O Estado de São Paulo, n. 44.692, 27/02/2016. Política, p. A11
PF abre inquérito para investigar Fernando Henrique
Por: Gustavo Aguiar / Mateus Coutinho
O Ministério da Justiça determinou ontem à Polícia Federal a abertura de um inquérito para investigar as declarações da jornalista Mirian Dutra, com quem o ex-presidente da República Fernando Henrique Cardoso manteve um relacionamento extraconjugal nos anos 1980 e 1990.

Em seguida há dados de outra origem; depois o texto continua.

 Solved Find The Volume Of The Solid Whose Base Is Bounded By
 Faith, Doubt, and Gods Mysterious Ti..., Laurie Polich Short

O inquérito, que correrá sob sigilo de Justiça, terá como base a afirmação de Mirian de que FHC usou uma empresa para bancá-la no exterior. A PF vai investigar se houve crime de evasão de divisas.
Mirian disse ao jornal Folha de S.Paulo que as transferências foram feitas pela empresa Brasif S.A. Exportação e Importação por meio da assinatura de um contrato fictício de trabalho para custear parte das despesas dela e do filho. Segundo documento reproduzido pelo jornal, a contratante foi a Eurotrade Ltd., empresa da Brasif com sede nas Ilhas Cayman.

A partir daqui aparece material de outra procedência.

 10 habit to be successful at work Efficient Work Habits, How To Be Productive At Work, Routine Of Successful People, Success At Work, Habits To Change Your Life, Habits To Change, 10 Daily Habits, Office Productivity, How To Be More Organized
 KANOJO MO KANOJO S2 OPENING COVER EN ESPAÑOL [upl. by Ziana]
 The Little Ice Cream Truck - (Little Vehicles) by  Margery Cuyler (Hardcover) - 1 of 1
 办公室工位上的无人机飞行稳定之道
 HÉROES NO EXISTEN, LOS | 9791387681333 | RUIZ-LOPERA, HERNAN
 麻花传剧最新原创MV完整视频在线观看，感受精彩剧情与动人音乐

O valor da mesada seria de US$ 3 mil e os pagamentos teriam durado de dezembro de 2002 - época em que Fernando Henrique ainda ocupava o Palácio do Planalto - a dezembro de 2006, quando Mirian morava em Portugal.
De acordo com ela, o contrato era um meio para receber dinheiro de FHC e ajudar a sustentar o filho, Tomás Dutra, de quem o ex-presidente acreditava ser o pai. A empresa confirmou os repasses e afirmou que a jornalista foi contratada para realizar pesquisas sobre preços em lojas e free shops na Europa, mas negou que o ex-presidente tenha influenciado na contratação.
A Brasif, que explorava os free shops dos aeroportos brasileiros, informou que o jornalista Fernando Lemos, cunhado de Mirian, foi o responsável pela indicação. Lemos morreu em 2012.
Em nota divulgada na semana passada, Fernando Henrique admitiu manter contas no exterior e ter mandado dinheiro para Tomás mesmo depois de os testes de DNA não terem reconhecido a sua paternidade. Mas ele nega que tenha usado qualquer empresa para sustentar Mirian no exterior. Ele chegou a classificar a versão da jornalista como “invenção”.
Mirian afirmou na entrevista que se considerava uma “exilada”, pois teria sofrido pressão para não voltar ao Brasil na época em que Fernando Henrique disputava a reeleição.
‘Esclarecimentos’. Em nota divulgada ontem por sua assessoria, o ex-presidente reafirmou “que todas as suas operações financeiras internacionais foram feitas a partir de contas bancárias declaradas, com recursos próprios”. O comunicado afirma que não há “nada que possa ser incriminado”, mas garante que FHC vai prestar os esclarecimentos no inquérito.
“A empresa citada no noticiário já esclareceu que o presidente não teve qualquer participação na contratação da jornalista. Apesar de não haver nada de que possa ser incriminado e de o assunto ser de âmbito privado, o presidente prestará todos os esclarecimentos que se fizerem necessários”, diz a nota.
O inquérito da PF foi aberto após deputados do PT e do PC do B pedirem a abertura de investigação ao ministro da Justiça, José Eduardo Cardozo.
PSDB
Carlos Sampaio, coordenador jurídico do PSDB, disse em nota que não há “um único fato” que “possa configurar conduta criminosa por parte do ex-presidente”.
PARA ENTENDER
As versões sobre o caso
Mirian Dutra
A jornalista, com quem FHC teve um relacionamento extraconjugal, disse que o ex-presidente usou uma empresa, a Brasif Exportação e Importação, para enviar dinheiro a ela no exterior de 2002 a 2006. O pagamento foi feito, segundo ela, por meio deum contrato fictício de trabalho.
FHC
O ex-presidente afirmou que nunca usou qualquer empresa, exceto bancos, para enviar recursos ao exterior. Disse que as transferências feitas “obedeceram estritamente a lei”.
Brasif
A empresa informou que a jornalista foi contratada para realizar “pesquisas sobre preços em lojas e free shops” na Europa, mas negou que FHC tenha participado da decisão.